"Prim, why are you still out?" I ask from the little girl sitting on one of the many benches that have been dragged to the square. She is sitting completely still with her knees pressed to her chest, and her head leaning on her knees. She looks so small. In the darkness that is soon to come, I might have just walk by, without even noticing her.
She says nothing, but takes a quick glance at me and then at the big screen that has been blank for couple of hours now. Last time we saw Katniss, she was singing a lullaby to a dying girl about Prim's age. People at the square wept and I had to look away myself. Still I can see the tears that rolled from Katniss' eyes and dropped to the dead girl's forehead. Tonight we also saw her make her first kill with bow and arrow.
And suddenly it is clear to me why Prim is still out there, her face hidden from the world. I drop the game bag I was holding in my hands and move closer to Prim. Gently I wrap my arm around her tiny body and she doesn't resist.
"Prim, you don't have to worry about Katniss. She is clever. She is a good hunter. I'm sure she will come home to us," I try sounding reassuring, although it's hard. Watching Katniss everyday on that screen is hard.
I can feel the shoulders under my arm starting to move. I've spent enough time with my siblings, even with Prim herself, to know what this little movement means, but I don't know what else to do than hold her tighter. I rock her gently, my mind furiously trying to come up with something that will make her feel better.
"If she hadn't volunteer, we didn't have to watch her die," Prim's voice sounds hoarse and her words shock me.
"Prim, don't say things like that. She has made it this far, hasn't she? She will survive. And she volunteered, because she loves you so much. She could not handle loosing you. You are the single most important thing to Katniss. She would never let anything happen to you," but I know Prim knows all this, and it hasn't made any difference in her thoughts. Suddenly I understand how much she is like her sister even though they are so different. She's wishing that she would be in the arena instead of Katniss, so Katniss could live.

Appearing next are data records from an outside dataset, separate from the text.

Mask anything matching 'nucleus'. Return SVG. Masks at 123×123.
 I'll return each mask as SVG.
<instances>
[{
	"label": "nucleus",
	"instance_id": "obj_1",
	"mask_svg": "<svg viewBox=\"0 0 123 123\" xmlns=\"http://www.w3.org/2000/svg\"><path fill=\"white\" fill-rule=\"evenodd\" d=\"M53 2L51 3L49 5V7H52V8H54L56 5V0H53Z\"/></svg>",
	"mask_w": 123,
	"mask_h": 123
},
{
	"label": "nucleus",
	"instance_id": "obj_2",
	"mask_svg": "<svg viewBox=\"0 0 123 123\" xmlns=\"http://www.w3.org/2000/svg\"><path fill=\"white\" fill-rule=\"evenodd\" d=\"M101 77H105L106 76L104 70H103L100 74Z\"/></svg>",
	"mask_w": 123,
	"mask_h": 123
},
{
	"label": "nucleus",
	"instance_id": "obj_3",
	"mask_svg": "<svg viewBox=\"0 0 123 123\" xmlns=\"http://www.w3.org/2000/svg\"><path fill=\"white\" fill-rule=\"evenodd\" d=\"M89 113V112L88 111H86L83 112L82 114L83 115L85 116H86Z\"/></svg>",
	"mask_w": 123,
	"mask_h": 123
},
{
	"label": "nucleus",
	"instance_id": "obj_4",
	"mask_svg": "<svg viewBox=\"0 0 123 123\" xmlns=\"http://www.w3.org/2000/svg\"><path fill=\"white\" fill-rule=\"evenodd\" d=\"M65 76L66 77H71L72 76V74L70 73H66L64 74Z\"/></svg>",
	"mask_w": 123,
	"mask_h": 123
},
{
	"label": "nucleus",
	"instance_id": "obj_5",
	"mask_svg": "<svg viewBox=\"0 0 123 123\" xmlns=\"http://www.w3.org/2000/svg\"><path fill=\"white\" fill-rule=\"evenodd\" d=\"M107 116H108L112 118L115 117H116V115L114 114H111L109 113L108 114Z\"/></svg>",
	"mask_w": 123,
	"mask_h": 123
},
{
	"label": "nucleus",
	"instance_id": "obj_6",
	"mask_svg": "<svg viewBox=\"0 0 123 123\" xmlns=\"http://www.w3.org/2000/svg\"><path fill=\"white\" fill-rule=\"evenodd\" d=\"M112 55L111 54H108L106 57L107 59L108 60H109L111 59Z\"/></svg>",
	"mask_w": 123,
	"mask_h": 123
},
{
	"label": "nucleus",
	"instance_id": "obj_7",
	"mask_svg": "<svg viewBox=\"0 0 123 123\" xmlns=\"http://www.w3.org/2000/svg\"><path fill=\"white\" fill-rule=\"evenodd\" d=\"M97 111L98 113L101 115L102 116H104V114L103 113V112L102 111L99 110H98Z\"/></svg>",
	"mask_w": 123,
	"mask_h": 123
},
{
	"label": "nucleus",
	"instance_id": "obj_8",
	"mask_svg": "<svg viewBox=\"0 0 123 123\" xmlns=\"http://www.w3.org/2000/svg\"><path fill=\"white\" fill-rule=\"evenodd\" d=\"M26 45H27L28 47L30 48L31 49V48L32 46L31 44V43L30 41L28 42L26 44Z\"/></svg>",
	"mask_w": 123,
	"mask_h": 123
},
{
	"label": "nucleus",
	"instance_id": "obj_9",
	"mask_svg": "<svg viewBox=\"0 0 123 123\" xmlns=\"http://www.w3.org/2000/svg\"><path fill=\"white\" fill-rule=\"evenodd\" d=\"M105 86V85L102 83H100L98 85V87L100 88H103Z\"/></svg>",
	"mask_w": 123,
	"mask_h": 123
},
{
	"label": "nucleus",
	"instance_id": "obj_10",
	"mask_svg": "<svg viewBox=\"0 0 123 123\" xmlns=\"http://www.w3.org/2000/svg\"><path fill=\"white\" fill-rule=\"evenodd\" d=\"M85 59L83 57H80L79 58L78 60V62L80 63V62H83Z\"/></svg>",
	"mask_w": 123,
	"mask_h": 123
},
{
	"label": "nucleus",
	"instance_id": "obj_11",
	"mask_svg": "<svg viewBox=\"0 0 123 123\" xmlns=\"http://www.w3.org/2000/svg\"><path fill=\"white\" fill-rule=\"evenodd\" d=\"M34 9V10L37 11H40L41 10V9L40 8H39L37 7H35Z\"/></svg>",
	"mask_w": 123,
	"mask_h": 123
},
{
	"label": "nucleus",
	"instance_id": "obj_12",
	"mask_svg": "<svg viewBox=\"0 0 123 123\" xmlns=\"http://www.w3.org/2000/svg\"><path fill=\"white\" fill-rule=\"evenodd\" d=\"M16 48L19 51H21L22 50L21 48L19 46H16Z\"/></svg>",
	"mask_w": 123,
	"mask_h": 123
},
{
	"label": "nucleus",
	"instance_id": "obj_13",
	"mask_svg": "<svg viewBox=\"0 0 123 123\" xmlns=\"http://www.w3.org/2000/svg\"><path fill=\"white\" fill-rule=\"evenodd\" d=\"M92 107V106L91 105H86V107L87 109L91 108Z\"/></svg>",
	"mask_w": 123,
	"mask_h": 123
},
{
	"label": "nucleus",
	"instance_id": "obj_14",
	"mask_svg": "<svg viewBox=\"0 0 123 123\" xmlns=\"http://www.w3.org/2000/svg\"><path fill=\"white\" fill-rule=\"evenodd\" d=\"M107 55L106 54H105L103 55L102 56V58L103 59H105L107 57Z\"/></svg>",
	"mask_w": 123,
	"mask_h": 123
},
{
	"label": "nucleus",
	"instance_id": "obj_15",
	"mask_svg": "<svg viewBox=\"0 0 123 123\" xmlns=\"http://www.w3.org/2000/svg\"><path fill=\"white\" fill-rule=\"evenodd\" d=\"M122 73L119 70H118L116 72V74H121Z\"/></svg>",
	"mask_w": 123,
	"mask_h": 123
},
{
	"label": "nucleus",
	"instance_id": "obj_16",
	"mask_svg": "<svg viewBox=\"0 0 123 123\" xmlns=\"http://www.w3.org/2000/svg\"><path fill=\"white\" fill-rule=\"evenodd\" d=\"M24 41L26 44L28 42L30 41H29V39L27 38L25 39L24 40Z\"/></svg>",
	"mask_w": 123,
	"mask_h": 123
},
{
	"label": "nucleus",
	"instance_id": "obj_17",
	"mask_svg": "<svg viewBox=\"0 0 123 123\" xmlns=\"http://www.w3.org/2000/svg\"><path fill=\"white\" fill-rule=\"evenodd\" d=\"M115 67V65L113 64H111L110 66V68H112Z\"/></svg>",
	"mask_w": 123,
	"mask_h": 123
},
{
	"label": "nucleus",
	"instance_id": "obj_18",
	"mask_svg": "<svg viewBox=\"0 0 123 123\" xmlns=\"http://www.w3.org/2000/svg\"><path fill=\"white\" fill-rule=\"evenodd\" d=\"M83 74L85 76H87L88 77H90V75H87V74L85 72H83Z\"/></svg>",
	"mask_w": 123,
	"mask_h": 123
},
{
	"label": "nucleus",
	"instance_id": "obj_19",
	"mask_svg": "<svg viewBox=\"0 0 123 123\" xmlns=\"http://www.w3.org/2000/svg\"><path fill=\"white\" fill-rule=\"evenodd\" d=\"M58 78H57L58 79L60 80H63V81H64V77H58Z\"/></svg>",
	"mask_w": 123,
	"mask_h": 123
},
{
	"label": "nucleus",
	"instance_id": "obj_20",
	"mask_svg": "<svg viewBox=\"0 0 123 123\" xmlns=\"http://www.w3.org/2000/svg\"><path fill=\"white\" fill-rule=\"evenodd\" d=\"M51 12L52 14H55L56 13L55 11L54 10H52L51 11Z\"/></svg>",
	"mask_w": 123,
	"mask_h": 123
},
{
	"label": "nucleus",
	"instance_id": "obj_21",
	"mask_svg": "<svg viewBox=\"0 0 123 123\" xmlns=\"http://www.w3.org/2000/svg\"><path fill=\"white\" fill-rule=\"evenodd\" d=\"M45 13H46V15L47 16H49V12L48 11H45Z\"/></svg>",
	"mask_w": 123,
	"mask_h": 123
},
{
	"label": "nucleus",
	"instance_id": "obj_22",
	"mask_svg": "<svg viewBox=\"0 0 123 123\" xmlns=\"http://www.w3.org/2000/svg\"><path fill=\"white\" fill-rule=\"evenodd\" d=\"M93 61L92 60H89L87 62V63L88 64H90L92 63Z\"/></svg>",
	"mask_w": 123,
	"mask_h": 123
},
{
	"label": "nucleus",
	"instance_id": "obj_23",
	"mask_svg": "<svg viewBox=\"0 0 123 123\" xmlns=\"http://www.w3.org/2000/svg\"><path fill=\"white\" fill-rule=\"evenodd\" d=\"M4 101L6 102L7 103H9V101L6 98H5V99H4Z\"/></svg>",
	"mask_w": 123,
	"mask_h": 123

"You shouldn't have carried me away. I should have gone up," her whisper is hardly louder than the wind itself, but I catch every word.
I pull myself away from Prim, leaving enough room between us, so I can see her. I lift her face up with my hand, and look her straight in the eye. She looks scared, like a wounded fox.
"No matter what you tell to yourself, you couldn't have changed what happened. The moment that slip was drawn from the reaping bowl, Katniss was going to be the one in the arena. If I didn't carry you away, the piecekeepers would have," I try to keep my face expression soft, because I don't want Prim to lock herself away again. She still doesn't look too happy, so I continue and try to smile a little, "And besides she is doing great. There isn't that many of them left anymore, and she just blew up the careers' food making them more vulnerable."
But still Prim isn't convinced. I am the oldest of the kids in my house, and always naturally been worried about the little ones in the house, but I have never understood, not before this moment, that they worry about me just as I worry about them. Just like Prim here is worried sick about Katniss. Wanting to be the one dying rather than her.
"I know I can't make this better, only Katniss can by winning and coming home. But I promise you that I will watch the game every night with you; with you and your mother. Okay?" I say hoping to get some kind of reaction out of her, but I get nothing else than I tiny nod. Then she closes the space between us placing her head on my shoulder. I am her big brother now.
"That girl couldn't be much older than me," it's more of a statement than a question. I nod.
"And I'm sure with her death, she is just more determined to win," I say.
Neither of us talks in a while. Her little hand seeks mine out and she holds it tight. Only after I can feel her head sliding off from my shoulder, I know we have been here too long. She is half asleep when I pick her up into my arms. I awkwardly grab my game back and start moving towards the Seam.
Now the need to get Katniss home is even more urgent. Of course I want her home, but I know I will be able to move on if she doesn't. The person who I'm not so sure will make it through it, is Prim.